As far as writing style, this story is written like the bible. Obviously, it mocks the bible in almost every way, from the dated vocabulary to the stories of animals and silly symbolism. The ridiculous songs and poems poke fun at related portions of the bible. The setting is even pseudo-biblical. I found it somewhat hard at times to get Nietzsche's point out of some of the more muddled passages, and I had to continue on to find later that he'd repeat something a different way and I'd eventually grasp it. While, a progression(or regression depending upon your viewpoint), I feel Zarathustra's journey forward looks backward often, and some of the necessary introductory pieces didn't appeal to me much, as I felt I've already "gone under" these traditions of good and evil.

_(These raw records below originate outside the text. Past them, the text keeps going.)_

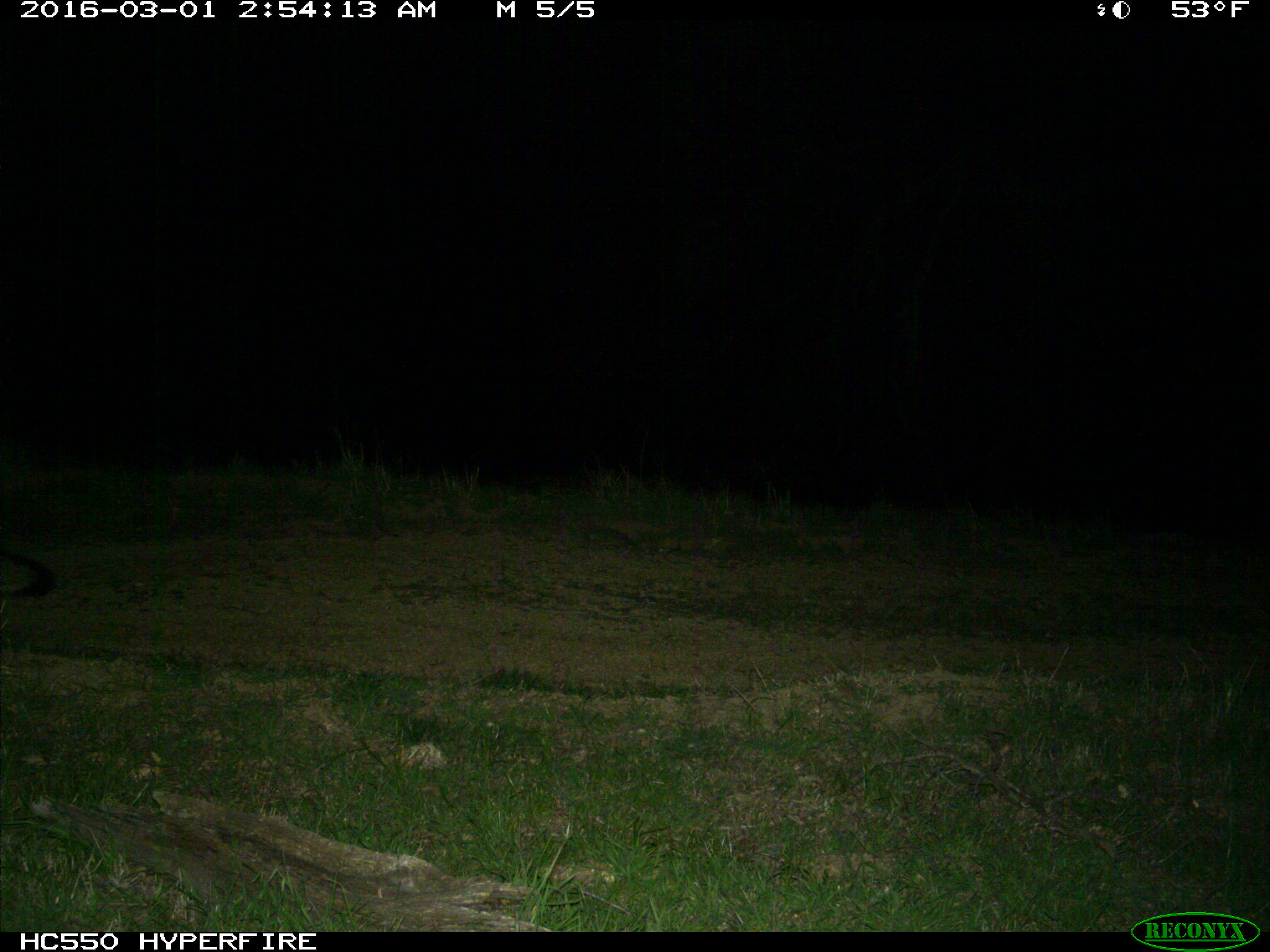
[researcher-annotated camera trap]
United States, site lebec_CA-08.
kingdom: Animalia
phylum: Chordata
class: Mammalia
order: Carnivora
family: Canidae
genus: Urocyon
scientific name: Urocyon cinereoargenteus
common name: gray fox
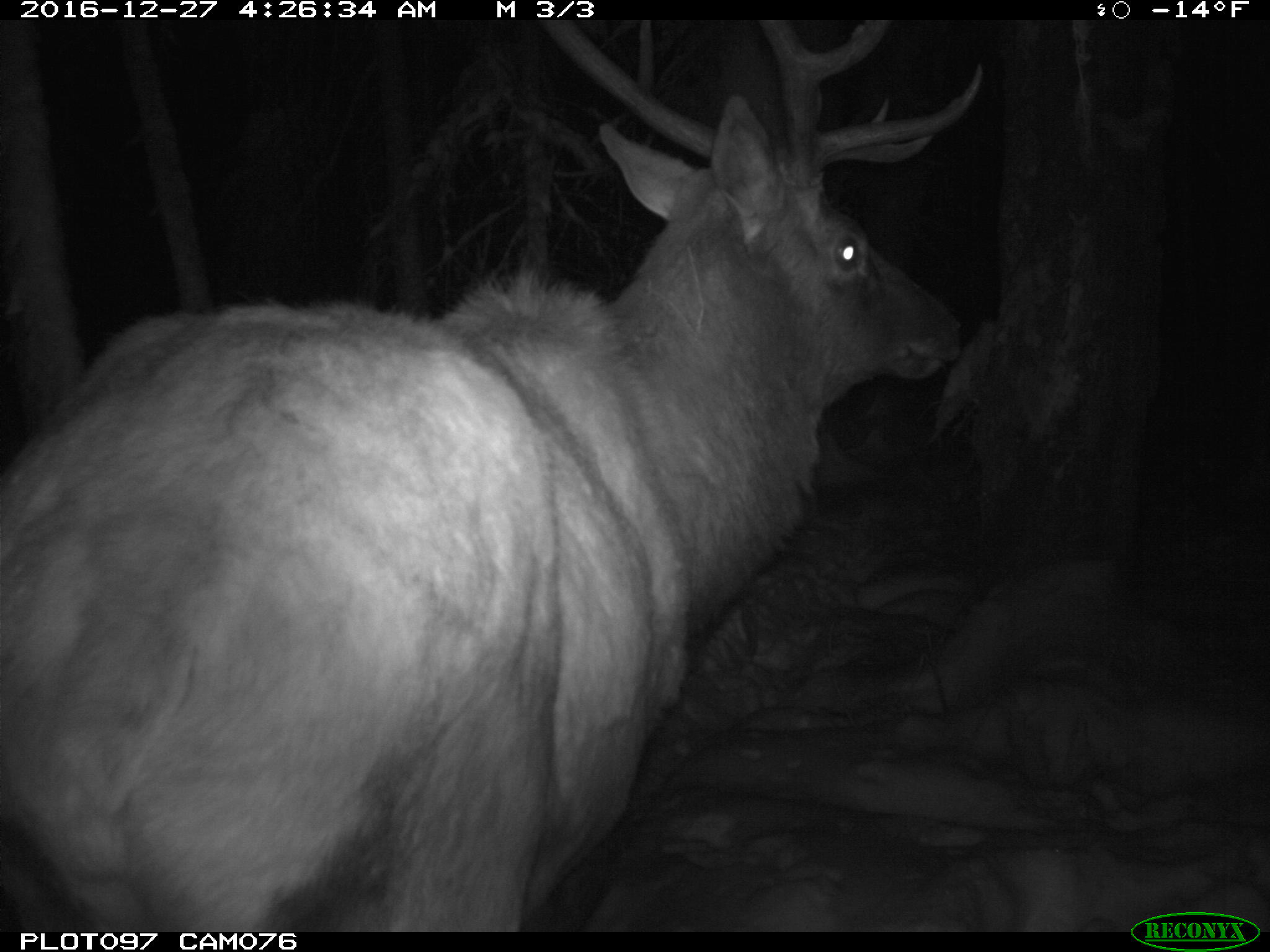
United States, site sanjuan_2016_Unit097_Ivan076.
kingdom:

This is a necessary read for anyone even somewhat interested in philosophy. Depending upon how familiar you are with works by later authors it might be a bit boring and repetative. As much praise as I give for it, the work doesn't go without flaw. Obvious in Zarathustra is a certain contempt for everything currently around him and an outwardly destructive nature to an extent that isn't directly militant, but it reflects someone shunned by a society and falls to subjectivity at certain points. One or two sections struck me as very sexist and I dismissed them as a result of the time period and Nietzsche's lonliness in life. Shining through where unwanted at times is Nietzsche's praise of solitude and on a much lower level his illness. It leaves the reader unconvinced in specific passages and opens questions of bias(not to say this isn't a biased work).
Overall, 4/5 stars. A necessary, excellent read. It's a tough read and you'll have to go over a few passages more than once to grab the meaning, but you'll come out with a clear idea of where you stand on some of the issues and maybe a new view on society's conventions.